7.1 Growth accounting equation
Cobb-Douglas production function: \[Y_t = A_tK_t^\beta L_t^{1-\beta}\] where
- \(Y\) is total output
- \(A\) is total factor productivity
- \(K\) is the capital stock
- \(L\) is the number of hours worked
- \(\beta\) is the elasticity of output with respect to capital (elasticity of capital).
Growth accounting equation: \[g_Y = g_A + \beta g_K + (1-\beta)g_L \] where
- We will assume an elasticity of output with respect to capital equal to 0.3 (unless otherwise stated).
- We will estimate \(g_Y\), \(g_K\) and \(g_L\) using the following data in the Penn World Tables.

- \(g_A\) is not directly observable but can be estimated as the residual of the growth accounting equation: \[g_A = g_Y - \beta g_K - (1-\beta)g_L \] Note that the PWT database does contain an estimated series of TFP (denoted “ctfp” and “rtfpna”), but we will ignore them for the purpose of this exercise, which is to understand how such a series can be constructed using National Accounts data.
7.2 Variable selection and transformation
- Extract the relevant variables in a new sheet:

- Construct the total number of hours worked (“hours”) by multiplying the number of persons engaged (in millions) (“emp”) by the average number of hours worked per persons engaged (“avh”). This will be the labour input variable (“L”).

7.3 Results: annual decompositions
In this section, we will construct the growth rate of total factor productivity, \(g_A\), decompose the growth rate of GDP, \(g_Y\), into the contribution of capital accumulation, \(\beta g_K\), the contribution of hours worked, \((1-\beta)g_L\), and the contribution of TFP growth, \(g_A\), and show how to present the results effectively.
- Calculate the annual growth rate of output, the capital stock and hours worked using the formula for the growth rate of variable \(x\): \(g_{x,t} = \frac{x_t}{x_{t-1}} - 1\) (see section 3.2 for how to calculate growth rates).

Alternatively you may use the formula using the logarithmic approximation to calculate growth rates (see Section 3.3.).
Calculate the TFP growth rate (\(g_A\)) as the residual of the growth accounting equation: \[g_A = g_Y - 0.3g_K - 0.7g_L\]

Calculate the contribution of each factor to the growth of output:
- capital accumulation: \(\beta g_K = 0.3g_K\)
- hours worked: \((1-\beta)g_L = 0.7g_L\)

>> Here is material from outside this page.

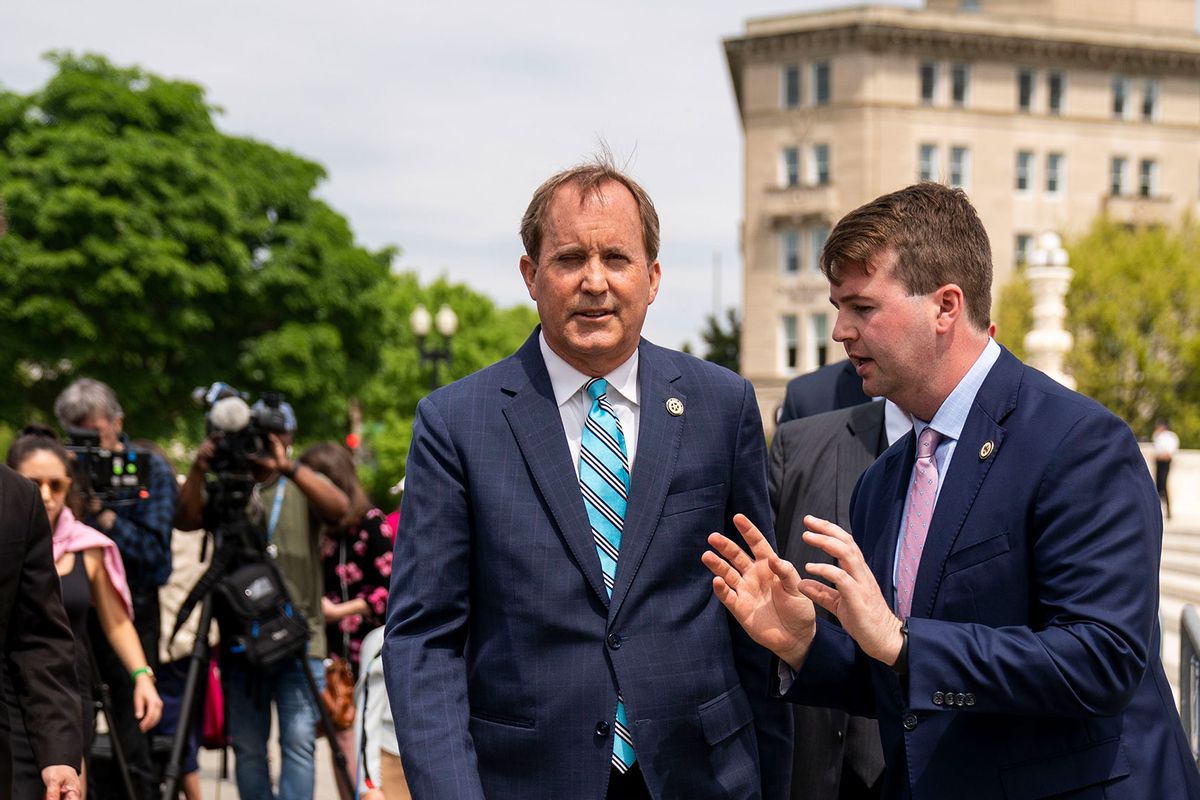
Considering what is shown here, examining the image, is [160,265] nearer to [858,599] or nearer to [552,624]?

- Plot the results (see Section 5 for how to create and format a line plot)

7.4 Results: average decompositions
Sometimes, it will be informative to decompose the average growth rates of output over long periods of time (decades), removing the effects of short-run fluctuations and allowing the analysis to focus on long-run trends.
Identify meaningful subperiods either using a plot of the natural logarithm to identify turning points in the growth experience of a country or based on significant country specific events (eg the fall of the Berlin wall and the reunification in Germany in 1990) or based on significant world events (eg the slowdown in productivity growth in developed economies in the early 1970s). In this example, we will decompose the growth of UK output over the full sample period (1950-2019) and over 3 subperiods (1950-1973, 1973-2007, 2007-2019).
Select the data by hiding the irrelevant rows:

- Calculate the average growth rate of output, capital and labour over the full sample period and each subperiod using the formula for the compound average growth rate of variable \(x\): \(g_{x,t-s} = \left(\frac{x_s}{x_{t}}\right)^{\frac{1}{s-t}} - 1\) or its logarithmic approximation (see section 6.1 for how to calculate compound annual growth rates).

- Calculate average growth rates of TFP and the contributions of capital and labour to the growth of output using the growth accounting equation.

- Present the results in a table, a column chart or any other chart you find useful to convey the information.